Monday, December 10, 2018

Golang sync.Cond vs. Channel...

The backstory here is that mostly I love the Go programming language.

But I've been very dismayed by certain statements from some of the core Go team members about topics that have significant ramification for my concurrent application design.  Specifically, bold statements to the effect that "channels" are the way to write concurrent programs, and deemphasizing condition variables.  (In one case, there is even a proposal to remove condition variables entirely from Go2!)

The Go Position


Essentially, the Go team believes very strongly in a design principle that can be stated thusly:

"Do not communicate by sharing memory; instead, share memory by communicating."

This design principle underlies the design of channels, which behave very much like UNIX pipes, although there are some very surprising semantics associated with channels, which I have found limiting over the years.  More on that below.

Certainly, if you can avoid having shared memory state, but instead pass your entire state between cooperating parties, this leads to a simpler, lock free (sort of -- channels have their own locks under the hood!) design.  When your work is easily expressed as a pattern of pipelines, this is a better design.

The Real World


The problem is that sometimes (frequently in the real world) your design cannot be expressed this way.   Imagine a game engine, dealing with events from the network,  multiple players, input sources, physics, modeling, etc.  One simple design is to use a single engine model, with a single go routine, and have events come in via many channels.  Then you have to create a giant select loop to consume events.  This is typical of large event driven systems.

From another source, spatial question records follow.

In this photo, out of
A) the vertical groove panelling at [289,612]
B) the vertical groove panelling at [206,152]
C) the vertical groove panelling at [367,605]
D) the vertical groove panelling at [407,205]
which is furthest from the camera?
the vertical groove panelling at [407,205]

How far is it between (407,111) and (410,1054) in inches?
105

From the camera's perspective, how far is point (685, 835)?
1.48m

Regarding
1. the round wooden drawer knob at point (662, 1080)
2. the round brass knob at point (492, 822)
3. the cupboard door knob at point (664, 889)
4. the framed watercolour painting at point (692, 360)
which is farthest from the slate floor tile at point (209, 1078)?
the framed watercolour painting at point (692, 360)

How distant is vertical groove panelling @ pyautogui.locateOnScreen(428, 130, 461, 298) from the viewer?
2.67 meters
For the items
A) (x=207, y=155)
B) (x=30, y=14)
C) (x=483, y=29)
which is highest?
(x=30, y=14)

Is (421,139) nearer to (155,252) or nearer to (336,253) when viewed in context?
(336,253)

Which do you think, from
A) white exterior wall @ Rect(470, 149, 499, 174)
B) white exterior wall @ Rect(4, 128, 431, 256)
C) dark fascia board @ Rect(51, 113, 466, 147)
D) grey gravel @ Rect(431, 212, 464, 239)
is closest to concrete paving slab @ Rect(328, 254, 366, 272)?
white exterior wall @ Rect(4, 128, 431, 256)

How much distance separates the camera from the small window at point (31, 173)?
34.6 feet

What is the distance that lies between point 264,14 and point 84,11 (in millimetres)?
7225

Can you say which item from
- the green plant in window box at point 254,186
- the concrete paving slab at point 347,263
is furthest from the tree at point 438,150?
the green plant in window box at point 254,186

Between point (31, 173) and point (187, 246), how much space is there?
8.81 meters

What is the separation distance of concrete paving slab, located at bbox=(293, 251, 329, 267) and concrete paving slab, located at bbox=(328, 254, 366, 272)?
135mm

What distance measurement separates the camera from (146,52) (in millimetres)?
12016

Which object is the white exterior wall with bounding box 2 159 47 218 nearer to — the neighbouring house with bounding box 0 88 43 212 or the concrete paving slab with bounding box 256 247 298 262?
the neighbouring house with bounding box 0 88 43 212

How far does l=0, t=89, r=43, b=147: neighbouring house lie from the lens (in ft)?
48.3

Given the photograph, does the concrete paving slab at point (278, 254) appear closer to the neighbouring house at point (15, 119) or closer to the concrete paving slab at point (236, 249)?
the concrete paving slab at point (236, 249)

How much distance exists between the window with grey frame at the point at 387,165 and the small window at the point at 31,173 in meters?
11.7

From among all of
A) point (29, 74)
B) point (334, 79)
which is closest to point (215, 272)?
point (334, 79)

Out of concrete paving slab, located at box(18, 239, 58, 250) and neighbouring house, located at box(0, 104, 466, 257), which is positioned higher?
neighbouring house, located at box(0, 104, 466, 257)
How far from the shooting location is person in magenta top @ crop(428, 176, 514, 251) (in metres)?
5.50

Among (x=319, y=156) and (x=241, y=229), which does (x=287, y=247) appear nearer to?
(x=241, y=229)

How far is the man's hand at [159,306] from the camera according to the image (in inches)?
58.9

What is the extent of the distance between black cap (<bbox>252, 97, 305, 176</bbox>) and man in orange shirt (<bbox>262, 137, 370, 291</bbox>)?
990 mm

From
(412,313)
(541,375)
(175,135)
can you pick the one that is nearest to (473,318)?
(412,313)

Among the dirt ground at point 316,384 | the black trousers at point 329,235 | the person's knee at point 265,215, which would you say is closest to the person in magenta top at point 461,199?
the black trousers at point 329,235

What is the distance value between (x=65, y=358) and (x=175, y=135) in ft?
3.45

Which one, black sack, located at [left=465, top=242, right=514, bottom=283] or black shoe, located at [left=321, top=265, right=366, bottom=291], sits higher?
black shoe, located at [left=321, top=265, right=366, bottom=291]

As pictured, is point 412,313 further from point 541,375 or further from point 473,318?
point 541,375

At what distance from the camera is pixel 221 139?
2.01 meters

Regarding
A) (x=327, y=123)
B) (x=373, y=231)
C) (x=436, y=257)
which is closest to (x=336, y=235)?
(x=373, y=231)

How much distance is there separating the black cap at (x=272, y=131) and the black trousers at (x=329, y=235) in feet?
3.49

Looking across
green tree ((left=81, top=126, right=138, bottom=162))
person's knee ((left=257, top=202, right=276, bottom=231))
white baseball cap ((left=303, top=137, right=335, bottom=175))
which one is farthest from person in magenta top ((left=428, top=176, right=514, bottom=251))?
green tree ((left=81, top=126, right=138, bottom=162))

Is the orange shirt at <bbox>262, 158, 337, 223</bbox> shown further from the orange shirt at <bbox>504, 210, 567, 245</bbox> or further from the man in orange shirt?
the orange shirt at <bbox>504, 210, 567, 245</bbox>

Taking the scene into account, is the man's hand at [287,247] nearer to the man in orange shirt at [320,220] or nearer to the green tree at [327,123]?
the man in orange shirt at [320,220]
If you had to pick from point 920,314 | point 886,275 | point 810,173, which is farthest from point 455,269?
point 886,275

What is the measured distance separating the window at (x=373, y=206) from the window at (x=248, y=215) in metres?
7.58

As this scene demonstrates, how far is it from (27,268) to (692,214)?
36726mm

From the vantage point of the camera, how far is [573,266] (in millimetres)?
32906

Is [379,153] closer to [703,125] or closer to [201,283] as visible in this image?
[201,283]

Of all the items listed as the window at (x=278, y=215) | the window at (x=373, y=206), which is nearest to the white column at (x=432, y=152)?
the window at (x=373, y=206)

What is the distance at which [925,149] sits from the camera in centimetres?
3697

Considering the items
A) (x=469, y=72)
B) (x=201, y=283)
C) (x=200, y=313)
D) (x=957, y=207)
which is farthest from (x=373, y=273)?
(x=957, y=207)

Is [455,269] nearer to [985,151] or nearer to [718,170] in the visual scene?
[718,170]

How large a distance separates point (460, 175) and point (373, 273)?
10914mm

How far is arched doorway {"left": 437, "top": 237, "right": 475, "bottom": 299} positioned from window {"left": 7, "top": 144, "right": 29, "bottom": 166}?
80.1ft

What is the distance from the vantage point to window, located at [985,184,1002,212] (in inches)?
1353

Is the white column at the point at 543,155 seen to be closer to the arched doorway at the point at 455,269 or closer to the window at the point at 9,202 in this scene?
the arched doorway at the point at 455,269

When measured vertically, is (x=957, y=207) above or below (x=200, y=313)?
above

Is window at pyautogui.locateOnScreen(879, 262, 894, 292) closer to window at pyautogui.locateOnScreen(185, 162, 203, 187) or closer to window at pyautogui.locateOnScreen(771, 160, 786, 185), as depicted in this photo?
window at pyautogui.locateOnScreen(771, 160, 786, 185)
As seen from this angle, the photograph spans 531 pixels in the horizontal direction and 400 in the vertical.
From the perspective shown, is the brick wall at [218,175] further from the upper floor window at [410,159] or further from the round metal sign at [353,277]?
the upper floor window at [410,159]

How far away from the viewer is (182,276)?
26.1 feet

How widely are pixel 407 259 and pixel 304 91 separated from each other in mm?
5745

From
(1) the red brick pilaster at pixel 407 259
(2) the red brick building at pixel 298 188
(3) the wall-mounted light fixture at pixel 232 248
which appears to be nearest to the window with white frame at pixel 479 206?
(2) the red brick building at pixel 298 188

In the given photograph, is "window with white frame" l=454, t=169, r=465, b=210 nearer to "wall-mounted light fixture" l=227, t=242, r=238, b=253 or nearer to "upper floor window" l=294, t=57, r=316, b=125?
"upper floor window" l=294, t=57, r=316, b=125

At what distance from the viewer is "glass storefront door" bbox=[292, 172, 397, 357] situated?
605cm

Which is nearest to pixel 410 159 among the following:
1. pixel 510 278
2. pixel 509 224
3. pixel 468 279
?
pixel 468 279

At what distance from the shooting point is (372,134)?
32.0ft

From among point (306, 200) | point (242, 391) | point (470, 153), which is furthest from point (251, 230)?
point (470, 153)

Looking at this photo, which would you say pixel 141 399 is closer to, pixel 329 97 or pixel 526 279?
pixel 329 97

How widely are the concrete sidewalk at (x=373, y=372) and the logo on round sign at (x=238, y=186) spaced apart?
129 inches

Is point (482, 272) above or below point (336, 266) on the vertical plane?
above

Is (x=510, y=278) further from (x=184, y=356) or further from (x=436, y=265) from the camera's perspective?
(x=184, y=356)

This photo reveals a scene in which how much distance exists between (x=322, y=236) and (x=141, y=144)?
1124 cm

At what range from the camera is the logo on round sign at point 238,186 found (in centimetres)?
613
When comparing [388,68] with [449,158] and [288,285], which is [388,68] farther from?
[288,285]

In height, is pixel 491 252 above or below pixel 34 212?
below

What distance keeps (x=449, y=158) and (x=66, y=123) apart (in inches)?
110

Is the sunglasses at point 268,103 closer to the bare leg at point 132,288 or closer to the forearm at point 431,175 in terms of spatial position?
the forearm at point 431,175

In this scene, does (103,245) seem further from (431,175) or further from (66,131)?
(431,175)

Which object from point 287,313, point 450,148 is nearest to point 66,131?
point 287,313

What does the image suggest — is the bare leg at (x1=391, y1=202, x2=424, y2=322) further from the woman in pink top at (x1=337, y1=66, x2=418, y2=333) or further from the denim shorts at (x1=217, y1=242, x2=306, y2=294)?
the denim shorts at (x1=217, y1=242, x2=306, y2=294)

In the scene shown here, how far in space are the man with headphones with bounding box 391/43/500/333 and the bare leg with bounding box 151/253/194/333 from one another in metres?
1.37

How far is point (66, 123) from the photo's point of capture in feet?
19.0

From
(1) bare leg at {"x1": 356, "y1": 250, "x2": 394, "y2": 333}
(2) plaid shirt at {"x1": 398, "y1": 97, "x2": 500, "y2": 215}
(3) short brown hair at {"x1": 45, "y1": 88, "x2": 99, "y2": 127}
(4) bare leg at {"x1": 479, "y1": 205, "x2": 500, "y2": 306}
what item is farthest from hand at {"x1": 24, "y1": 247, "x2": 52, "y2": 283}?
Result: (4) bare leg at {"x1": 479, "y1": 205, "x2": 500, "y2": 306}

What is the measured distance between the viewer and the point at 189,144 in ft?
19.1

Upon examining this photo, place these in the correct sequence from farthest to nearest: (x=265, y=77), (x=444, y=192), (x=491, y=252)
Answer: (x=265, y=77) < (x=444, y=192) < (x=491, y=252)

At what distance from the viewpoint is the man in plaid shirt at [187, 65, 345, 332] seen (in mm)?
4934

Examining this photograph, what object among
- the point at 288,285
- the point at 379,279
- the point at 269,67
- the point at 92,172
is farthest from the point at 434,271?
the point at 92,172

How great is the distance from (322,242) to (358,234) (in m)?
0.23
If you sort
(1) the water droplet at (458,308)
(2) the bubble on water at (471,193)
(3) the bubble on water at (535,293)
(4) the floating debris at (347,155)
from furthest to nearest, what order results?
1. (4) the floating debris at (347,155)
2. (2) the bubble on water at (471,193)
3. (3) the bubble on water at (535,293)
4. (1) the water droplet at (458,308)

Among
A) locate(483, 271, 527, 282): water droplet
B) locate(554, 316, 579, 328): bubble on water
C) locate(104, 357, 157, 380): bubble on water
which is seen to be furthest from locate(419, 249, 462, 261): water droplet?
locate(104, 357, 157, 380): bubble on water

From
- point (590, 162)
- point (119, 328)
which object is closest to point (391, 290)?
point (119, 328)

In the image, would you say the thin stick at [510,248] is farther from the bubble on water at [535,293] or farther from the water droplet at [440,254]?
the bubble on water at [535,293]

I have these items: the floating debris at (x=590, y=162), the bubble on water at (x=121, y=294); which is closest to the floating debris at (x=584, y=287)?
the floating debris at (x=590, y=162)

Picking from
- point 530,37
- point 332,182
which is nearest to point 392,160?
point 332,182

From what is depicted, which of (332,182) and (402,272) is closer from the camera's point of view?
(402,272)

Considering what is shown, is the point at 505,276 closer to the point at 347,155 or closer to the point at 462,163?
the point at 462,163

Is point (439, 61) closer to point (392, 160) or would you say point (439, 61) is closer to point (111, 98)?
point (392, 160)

There are some problems with this model.


  1.  Adding channels dynamically just isn't really possible, because you have a single hard coded select loop.  Which means you can't always cope with changes in the real world.   (For example, if you have a channel for inputs, what happens when someone plugs in a new controller?)
  2. Any processing that has to be done on your common state needs to be in that giant event loop.  For example, updates to lighting effects because of an in game event like a laser beam needs to know lots of things about the model -- the starting point of the laser beam, the position of any possible objects in the path of the laser, and so forth.  And then this can update the state model with things like whether the beam hit an object, causing a player kill, etc.
  3. Consequently, it is somewhere between difficult and impossible to really engage multiple CPU cores in this model.  (Modern multithreaded games may have an event loop, but they will also make heavy use of locks to access shared state, in order to permit physics calculations and such to be done in parallel with other tasks.)


So in the real world, we sometimes have to share memory still.

Limitations of Channels


There are some other specific problems with channels as well.


  • Closed channels cannot be closed again (panic if you do), and writing to a closed channel panics. 
  • This means that you cannot easily use go channels with multiple writers.  Instead, you have to orchestrate closing the channel with some other outside synchronization primitive, such as a mutex and flag, or a wait group.)  This semantic also means that close() is not idempotent.  That's a really unfortunate design choice.
  • It's not possible to broadcast to multiple readers simultaneously with a channel other than by closing it.  For example, if I am going to want to wake a bunch of readers simultaneously (such as to notify multiple client applications about a significant change in a global status), I have no easy way to do that.  I either need to have separate channels for each waiter, or I need to hack together something else (for example adding a mutex, and allocating a fresh replacement channel each time I need to do a broadcast.  The mutex has to be used so that waiters know to rescan for a changed channel, and to ensure that if there are multiple signalers, I don't wake them all.)
  • Channels are slow.  More correctly, select with multiple channels is slow.  This means that designs where I have multiple potential "wakers" (for different events) require the use of separate channels, with separate cases within a select statement.  For performance sensitive work, the cost of adding a single additional case to a select statement was found to be quite measurable.
There are other things about channels that are unfortunate (for example no way to peek, or to return an object to channel), but not necessarily fatal.

What does concern me is the false belief that I think the Go maintainers are expressing, that channels are a kind of panacea for concurrency problems.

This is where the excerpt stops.